◆ Provided records:
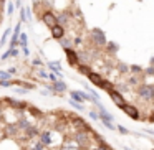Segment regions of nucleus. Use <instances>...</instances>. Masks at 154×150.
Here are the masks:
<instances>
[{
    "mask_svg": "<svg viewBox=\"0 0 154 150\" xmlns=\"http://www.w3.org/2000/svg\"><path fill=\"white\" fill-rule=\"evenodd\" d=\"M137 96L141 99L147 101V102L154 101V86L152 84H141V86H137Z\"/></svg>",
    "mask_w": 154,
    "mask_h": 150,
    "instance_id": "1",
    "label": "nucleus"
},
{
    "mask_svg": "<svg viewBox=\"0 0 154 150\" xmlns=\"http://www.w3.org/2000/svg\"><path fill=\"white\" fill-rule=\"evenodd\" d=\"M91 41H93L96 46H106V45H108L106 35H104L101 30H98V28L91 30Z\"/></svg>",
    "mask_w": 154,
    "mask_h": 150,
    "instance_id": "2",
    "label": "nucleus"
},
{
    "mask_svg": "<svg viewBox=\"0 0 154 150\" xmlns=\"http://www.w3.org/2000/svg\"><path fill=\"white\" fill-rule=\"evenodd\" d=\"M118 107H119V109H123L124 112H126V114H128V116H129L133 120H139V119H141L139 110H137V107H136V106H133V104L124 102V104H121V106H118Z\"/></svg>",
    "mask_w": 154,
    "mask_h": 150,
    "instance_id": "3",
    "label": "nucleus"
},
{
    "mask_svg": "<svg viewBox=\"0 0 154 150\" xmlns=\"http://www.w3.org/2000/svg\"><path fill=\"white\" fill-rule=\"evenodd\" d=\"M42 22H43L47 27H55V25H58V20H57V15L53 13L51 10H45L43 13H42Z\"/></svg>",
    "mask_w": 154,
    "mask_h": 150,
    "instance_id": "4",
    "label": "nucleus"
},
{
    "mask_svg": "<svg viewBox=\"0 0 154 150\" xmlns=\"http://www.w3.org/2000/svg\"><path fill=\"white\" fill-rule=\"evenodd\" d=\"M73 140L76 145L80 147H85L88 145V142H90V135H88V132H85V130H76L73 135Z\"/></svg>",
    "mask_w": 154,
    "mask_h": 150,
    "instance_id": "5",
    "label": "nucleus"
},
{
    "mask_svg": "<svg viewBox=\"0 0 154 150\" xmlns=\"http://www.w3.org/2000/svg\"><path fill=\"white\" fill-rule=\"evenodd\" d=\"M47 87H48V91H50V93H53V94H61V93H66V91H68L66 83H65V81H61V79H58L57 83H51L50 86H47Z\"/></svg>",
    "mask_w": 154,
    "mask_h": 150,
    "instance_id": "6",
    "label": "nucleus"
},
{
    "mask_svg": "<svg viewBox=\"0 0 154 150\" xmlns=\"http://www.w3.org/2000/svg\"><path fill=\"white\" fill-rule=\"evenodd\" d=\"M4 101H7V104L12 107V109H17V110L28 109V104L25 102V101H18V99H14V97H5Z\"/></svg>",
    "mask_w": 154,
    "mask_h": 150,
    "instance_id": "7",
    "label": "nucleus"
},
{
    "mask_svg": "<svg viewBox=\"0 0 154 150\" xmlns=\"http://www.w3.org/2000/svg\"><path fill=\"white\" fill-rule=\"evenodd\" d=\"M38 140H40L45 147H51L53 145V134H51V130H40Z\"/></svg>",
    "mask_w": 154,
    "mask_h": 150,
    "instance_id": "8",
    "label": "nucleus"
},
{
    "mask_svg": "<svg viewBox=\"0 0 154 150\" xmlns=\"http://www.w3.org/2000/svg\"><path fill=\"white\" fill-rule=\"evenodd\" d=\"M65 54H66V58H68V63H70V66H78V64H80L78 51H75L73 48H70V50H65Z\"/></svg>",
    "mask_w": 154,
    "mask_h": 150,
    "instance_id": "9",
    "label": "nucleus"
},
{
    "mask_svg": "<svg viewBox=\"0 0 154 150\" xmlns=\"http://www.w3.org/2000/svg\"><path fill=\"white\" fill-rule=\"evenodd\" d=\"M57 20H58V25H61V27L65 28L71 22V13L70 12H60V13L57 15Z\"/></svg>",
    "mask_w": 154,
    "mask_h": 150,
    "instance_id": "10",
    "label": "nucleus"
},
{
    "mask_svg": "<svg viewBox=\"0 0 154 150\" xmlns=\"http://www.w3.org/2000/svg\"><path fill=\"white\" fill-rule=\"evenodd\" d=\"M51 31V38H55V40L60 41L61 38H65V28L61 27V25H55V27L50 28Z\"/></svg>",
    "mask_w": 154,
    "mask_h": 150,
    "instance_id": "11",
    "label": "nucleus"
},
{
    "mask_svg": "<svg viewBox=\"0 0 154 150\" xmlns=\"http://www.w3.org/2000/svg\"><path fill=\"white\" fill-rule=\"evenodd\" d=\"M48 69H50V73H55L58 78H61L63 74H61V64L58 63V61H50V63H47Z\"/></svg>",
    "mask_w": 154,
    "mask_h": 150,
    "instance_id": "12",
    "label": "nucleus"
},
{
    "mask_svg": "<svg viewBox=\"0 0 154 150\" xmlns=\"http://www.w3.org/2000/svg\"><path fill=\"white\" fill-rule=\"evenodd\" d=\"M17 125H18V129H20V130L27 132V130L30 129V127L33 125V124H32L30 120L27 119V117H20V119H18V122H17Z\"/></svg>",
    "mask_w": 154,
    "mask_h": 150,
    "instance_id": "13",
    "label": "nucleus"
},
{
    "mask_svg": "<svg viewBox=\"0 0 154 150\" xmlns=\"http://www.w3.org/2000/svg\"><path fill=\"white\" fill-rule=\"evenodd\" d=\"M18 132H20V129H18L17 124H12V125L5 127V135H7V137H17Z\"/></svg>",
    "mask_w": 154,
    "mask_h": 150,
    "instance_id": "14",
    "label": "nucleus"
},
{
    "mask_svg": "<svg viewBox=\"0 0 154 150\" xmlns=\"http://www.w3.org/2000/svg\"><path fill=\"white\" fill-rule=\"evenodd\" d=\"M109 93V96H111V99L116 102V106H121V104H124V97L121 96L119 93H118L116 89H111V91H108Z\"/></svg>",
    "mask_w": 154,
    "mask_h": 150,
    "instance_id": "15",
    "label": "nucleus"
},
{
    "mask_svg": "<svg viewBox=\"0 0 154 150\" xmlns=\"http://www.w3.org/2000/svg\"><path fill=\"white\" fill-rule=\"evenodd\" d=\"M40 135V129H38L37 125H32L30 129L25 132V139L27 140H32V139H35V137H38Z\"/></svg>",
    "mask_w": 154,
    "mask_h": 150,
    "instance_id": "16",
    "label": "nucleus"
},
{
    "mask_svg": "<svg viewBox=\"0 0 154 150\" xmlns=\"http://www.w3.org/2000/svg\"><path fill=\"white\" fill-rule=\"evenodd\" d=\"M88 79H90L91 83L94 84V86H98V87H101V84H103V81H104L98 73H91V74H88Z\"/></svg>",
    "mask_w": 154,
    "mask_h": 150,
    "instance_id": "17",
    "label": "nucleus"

◆ Written task: Give back all the rows above word for word, leaving out the pictures.

◆ Final result:
Segment regions of nucleus. Use <instances>...</instances>. Masks at 154×150.
Here are the masks:
<instances>
[{
    "mask_svg": "<svg viewBox=\"0 0 154 150\" xmlns=\"http://www.w3.org/2000/svg\"><path fill=\"white\" fill-rule=\"evenodd\" d=\"M137 96L141 99L147 101V102L154 101V86L152 84H141V86H137Z\"/></svg>",
    "mask_w": 154,
    "mask_h": 150,
    "instance_id": "1",
    "label": "nucleus"
},
{
    "mask_svg": "<svg viewBox=\"0 0 154 150\" xmlns=\"http://www.w3.org/2000/svg\"><path fill=\"white\" fill-rule=\"evenodd\" d=\"M91 41H93L96 46H106V45H108L106 35H104L101 30H98V28L91 30Z\"/></svg>",
    "mask_w": 154,
    "mask_h": 150,
    "instance_id": "2",
    "label": "nucleus"
},
{
    "mask_svg": "<svg viewBox=\"0 0 154 150\" xmlns=\"http://www.w3.org/2000/svg\"><path fill=\"white\" fill-rule=\"evenodd\" d=\"M118 107H119V109H123L124 112H126V114H128V116H129L133 120H139V119H141L139 110H137V107H136V106H133V104L124 102V104H121V106H118Z\"/></svg>",
    "mask_w": 154,
    "mask_h": 150,
    "instance_id": "3",
    "label": "nucleus"
},
{
    "mask_svg": "<svg viewBox=\"0 0 154 150\" xmlns=\"http://www.w3.org/2000/svg\"><path fill=\"white\" fill-rule=\"evenodd\" d=\"M42 22H43L47 27H55V25H58V20H57V15L53 13L51 10H45L43 13H42Z\"/></svg>",
    "mask_w": 154,
    "mask_h": 150,
    "instance_id": "4",
    "label": "nucleus"
},
{
    "mask_svg": "<svg viewBox=\"0 0 154 150\" xmlns=\"http://www.w3.org/2000/svg\"><path fill=\"white\" fill-rule=\"evenodd\" d=\"M73 140L76 145L80 147H85L88 145V142H90V135H88V132H85V130H76L73 135Z\"/></svg>",
    "mask_w": 154,
    "mask_h": 150,
    "instance_id": "5",
    "label": "nucleus"
},
{
    "mask_svg": "<svg viewBox=\"0 0 154 150\" xmlns=\"http://www.w3.org/2000/svg\"><path fill=\"white\" fill-rule=\"evenodd\" d=\"M47 87H48V91H50V93H53V94H61V93H66V91H68L66 83H65V81H61V79H58L57 83H51L50 86H47Z\"/></svg>",
    "mask_w": 154,
    "mask_h": 150,
    "instance_id": "6",
    "label": "nucleus"
},
{
    "mask_svg": "<svg viewBox=\"0 0 154 150\" xmlns=\"http://www.w3.org/2000/svg\"><path fill=\"white\" fill-rule=\"evenodd\" d=\"M4 101H7V104L12 107V109H17V110L28 109V104L25 102V101H18V99H14V97H5Z\"/></svg>",
    "mask_w": 154,
    "mask_h": 150,
    "instance_id": "7",
    "label": "nucleus"
},
{
    "mask_svg": "<svg viewBox=\"0 0 154 150\" xmlns=\"http://www.w3.org/2000/svg\"><path fill=\"white\" fill-rule=\"evenodd\" d=\"M38 140H40L45 147H51L53 145V134H51V130H40Z\"/></svg>",
    "mask_w": 154,
    "mask_h": 150,
    "instance_id": "8",
    "label": "nucleus"
},
{
    "mask_svg": "<svg viewBox=\"0 0 154 150\" xmlns=\"http://www.w3.org/2000/svg\"><path fill=\"white\" fill-rule=\"evenodd\" d=\"M65 54H66V58H68V63H70V66H78V64H80L78 51H75L73 48H70V50H65Z\"/></svg>",
    "mask_w": 154,
    "mask_h": 150,
    "instance_id": "9",
    "label": "nucleus"
},
{
    "mask_svg": "<svg viewBox=\"0 0 154 150\" xmlns=\"http://www.w3.org/2000/svg\"><path fill=\"white\" fill-rule=\"evenodd\" d=\"M57 20H58V25H61V27L65 28L71 22V13L70 12H60V13L57 15Z\"/></svg>",
    "mask_w": 154,
    "mask_h": 150,
    "instance_id": "10",
    "label": "nucleus"
},
{
    "mask_svg": "<svg viewBox=\"0 0 154 150\" xmlns=\"http://www.w3.org/2000/svg\"><path fill=\"white\" fill-rule=\"evenodd\" d=\"M51 31V38H55V40L60 41L61 38H65V28L61 27V25H55V27L50 28Z\"/></svg>",
    "mask_w": 154,
    "mask_h": 150,
    "instance_id": "11",
    "label": "nucleus"
},
{
    "mask_svg": "<svg viewBox=\"0 0 154 150\" xmlns=\"http://www.w3.org/2000/svg\"><path fill=\"white\" fill-rule=\"evenodd\" d=\"M48 69H50V73H55L58 78H61L63 74H61V64L58 63V61H50V63H47Z\"/></svg>",
    "mask_w": 154,
    "mask_h": 150,
    "instance_id": "12",
    "label": "nucleus"
},
{
    "mask_svg": "<svg viewBox=\"0 0 154 150\" xmlns=\"http://www.w3.org/2000/svg\"><path fill=\"white\" fill-rule=\"evenodd\" d=\"M17 125H18V129H20V130L27 132V130L30 129V127L33 125V124H32L30 120L27 119V117H20V119H18V122H17Z\"/></svg>",
    "mask_w": 154,
    "mask_h": 150,
    "instance_id": "13",
    "label": "nucleus"
},
{
    "mask_svg": "<svg viewBox=\"0 0 154 150\" xmlns=\"http://www.w3.org/2000/svg\"><path fill=\"white\" fill-rule=\"evenodd\" d=\"M18 132H20V129H18L17 124H12V125L5 127V135H7V137H17Z\"/></svg>",
    "mask_w": 154,
    "mask_h": 150,
    "instance_id": "14",
    "label": "nucleus"
},
{
    "mask_svg": "<svg viewBox=\"0 0 154 150\" xmlns=\"http://www.w3.org/2000/svg\"><path fill=\"white\" fill-rule=\"evenodd\" d=\"M109 93V96H111V99L116 102V106H121V104H124V97L121 96L119 93H118L116 89H111V91H108Z\"/></svg>",
    "mask_w": 154,
    "mask_h": 150,
    "instance_id": "15",
    "label": "nucleus"
},
{
    "mask_svg": "<svg viewBox=\"0 0 154 150\" xmlns=\"http://www.w3.org/2000/svg\"><path fill=\"white\" fill-rule=\"evenodd\" d=\"M40 135V129H38L37 125H32L30 129L25 132V139L27 140H32V139H35V137H38Z\"/></svg>",
    "mask_w": 154,
    "mask_h": 150,
    "instance_id": "16",
    "label": "nucleus"
},
{
    "mask_svg": "<svg viewBox=\"0 0 154 150\" xmlns=\"http://www.w3.org/2000/svg\"><path fill=\"white\" fill-rule=\"evenodd\" d=\"M88 79H90L91 83L94 84V86H98V87H101V84H103V81H104L98 73H91V74H88Z\"/></svg>",
    "mask_w": 154,
    "mask_h": 150,
    "instance_id": "17",
    "label": "nucleus"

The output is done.